Actions to take
a) In the notes on AI problem solving, what does each node of a search tree represent?
b) Pick up the notes on AI problem solving after their last sentence and continue writing them.

Text under study
..............................

The planning process can only be done effectively for certain-outcome. A few examples
of such problems are:
Playing bridge: we can do fairly well since we have available accurate estimates of the
probabilities of each of the possible outcomes.
Controlling a robot arm: The outcome is uncertain for a variety of reasons. Someone
might move something into the path of the arm. The gears of the arm might stick. A slight
error could cause the arm to knock over a whole stack of things.
Helping a lawyer decide how to defend his client against a murder charge: Here we
probably cannot even list all the possible outcomes, much less assess their probabilities.
Examples:
In 8-puzzle problem certain outcome
In bridge problem uncertain outcome (cards)
In controlling a Robot arm uncertain outcome
In helping a lawyer decides how to depend his client against a murder charge. (cannot
list all possible outcomes)
8. Problem Classification
There are several broad classes into which the problems may fall.
Example: In Diagnostic tasks, i.e. both in medical and fault diagnosis, we need to
examine the input and decide which of a set of known classes, the input is an instance
of?
Every search process can be viewed as a traversal of a tree structure in which each node
represents a problem state and each arc represents a relationship between the states represented
by the nodes it connects. For example, Figure below shows part of a search tree for a water
jug problem. The search process must find a path or paths through the tree that connect an
initial state with one or more final states. The tree that must be searched could in principle,
be constructed in it’s entirely from the rules that define allowable moves in the problem space.

..............................

Raw data
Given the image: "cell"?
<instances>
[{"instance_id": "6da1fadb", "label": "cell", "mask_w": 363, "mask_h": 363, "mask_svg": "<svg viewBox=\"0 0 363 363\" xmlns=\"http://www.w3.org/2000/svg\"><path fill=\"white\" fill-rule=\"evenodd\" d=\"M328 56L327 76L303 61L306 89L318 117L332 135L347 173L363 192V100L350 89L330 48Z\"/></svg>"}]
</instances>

..............................

Outputs in order
a) A problem state.

b)
The direction in which to conduct the search (forward versus backward reasoning).
How to select applicable rules (matching). Production systems typically spend most of their
time looking for rules to apply, so it is critical to have efficient procedures for matching rules
against states.
How to represent each node of the search process. For problems like chess, a node can be
fully represented by a simple array. In more complex problem solving, however, it is
inefficient and/or impossible to represent all of the facts in the world and to determine all of
the side effects an action may have.
A Search Tree for the Water Jug Problem
For example, in the tree shown above, the node (4, 3), can be generated either by first filling
the 4-gallon jug and then the 3-gallon one. This example also illustrates another problem that
often arises when the search process operates as a tree walk. On the third level, the node (0,
0) appears. But this is the same as the top node of the tree, which has already been expanded.
Those two paths have not gotten us anywhere, so we would like to eliminate them and
continue only along the other branches. The waste of effort that arises when the same node is
generated more than once can be avoided at the price of additional bookkeeping. Instead of
traversing a search tree, we traverse a directed graph. This graph differs from a tree in that
several paths may come together at a node. The graph corresponding to the tree is shown in
figure below. Any tree search procedure that keeps track of all the nodes that have been
generated so far can be converted to a graph search procedure by modifying the action
performed each time a node is generated. Graph search procedures are useful for dealing
with partially commutative production systems.